Pour l’Europe et pour Mistral AI, le défi commence à prendre vraiment mauvaise tournure. Comment ne pas se laisser distancer trop rapidement à la vitesse où s’enchaînent les innovations et où coulent les milliards de dollars outre-Atlantique ?

L’accord NVIDIA–OpenAI ne se limite pas à un contrat commercial. Il redéfinit les rapports de force dans l’IA, fixe un nouveau seuil technique et économique, met une pression intenable sur les startups de l’IA concurrentes et impose aux géants du numérique d’ajuster leurs stratégies.

Entre milliards et lignes rouges, l’alerte des Nations Unies

Le plus abyssal reste le fossé qui sépare le monde de la Tech du monde politique.
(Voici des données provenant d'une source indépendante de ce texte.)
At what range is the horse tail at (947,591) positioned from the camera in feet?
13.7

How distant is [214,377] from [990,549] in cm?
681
Car au moment même où Nvidia et OpenAI officialisaient leur accord, des voix comme celle du prix Nobel Maria Ressa ou de l’auteur et philosophe Yuval Noah Harari appelaient lors de l’Assemblée générale des Nations Unies à définir des « lignes rouges » contraignantes pour encadrer les usages à haut risque de l’IA, allant des deepfakes à la surveillance de masse, en passant par les systèmes autonomes d’armement. Une prise de parole assortie d’une pétition portée par plus de 200 personnalités et 70 organisations réclamant un accord international d’ici 2026 afin de bannir ces dérives. L’enjeu, rappellent les signataires, est d’éviter que l’IA ne dépasse le contrôle humain et ne devienne une menace pour la démocratie, la sécurité et les droits fondamentaux. Comme le résume Yuval Noah Harari, « l’IA est la première technologie capable de prendre des décisions par elle-même, d’inventer de nouvelles idées par elle-même et d’échapper à notre contrôle ».
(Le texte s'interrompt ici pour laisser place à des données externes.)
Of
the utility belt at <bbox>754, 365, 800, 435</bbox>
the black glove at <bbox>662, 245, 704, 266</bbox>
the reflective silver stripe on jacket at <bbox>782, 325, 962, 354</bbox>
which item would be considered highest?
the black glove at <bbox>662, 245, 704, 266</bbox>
Ainsi, au-delà des chiffres vertigineux et des architectures titanesques, derrière chaque exaflop, chaque gigawatt, une question fondamentalement humaine émerge : que voulons-nous que ces machines fassent pour nous, et non à notre place ? Plus que jamais, c’est aujourd’hui aux DSI d’éclairer cette question. Comme l’évoquait Thomas Chejfec dans sa dernière chronique (Game Over pour les DSI), ils sont à la croisée des chemins : architectes de la performance mais aussi gardiens du sens à l’ère numérique. Leur rôle ne se limite plus à intégrer la prochaine génération d’IA mais à l’inscrire l’IA dans une trajectoire qui respecte la dignité, la liberté et la créativité humaines. Il y a un changement d’échelle à la hauteur des milliards de dollars qui déferlent sur OpenAI. Au-delà des règlementations à venir, ce sera bien au DSI de faire en sorte que la puissance informatique serve le progrès, et que le progrès serve l’humain. Dit autrement de s’assurer que, dans la course à l’IA, la vraie avance ne se mesure pas en téraflops… mais en valeurs.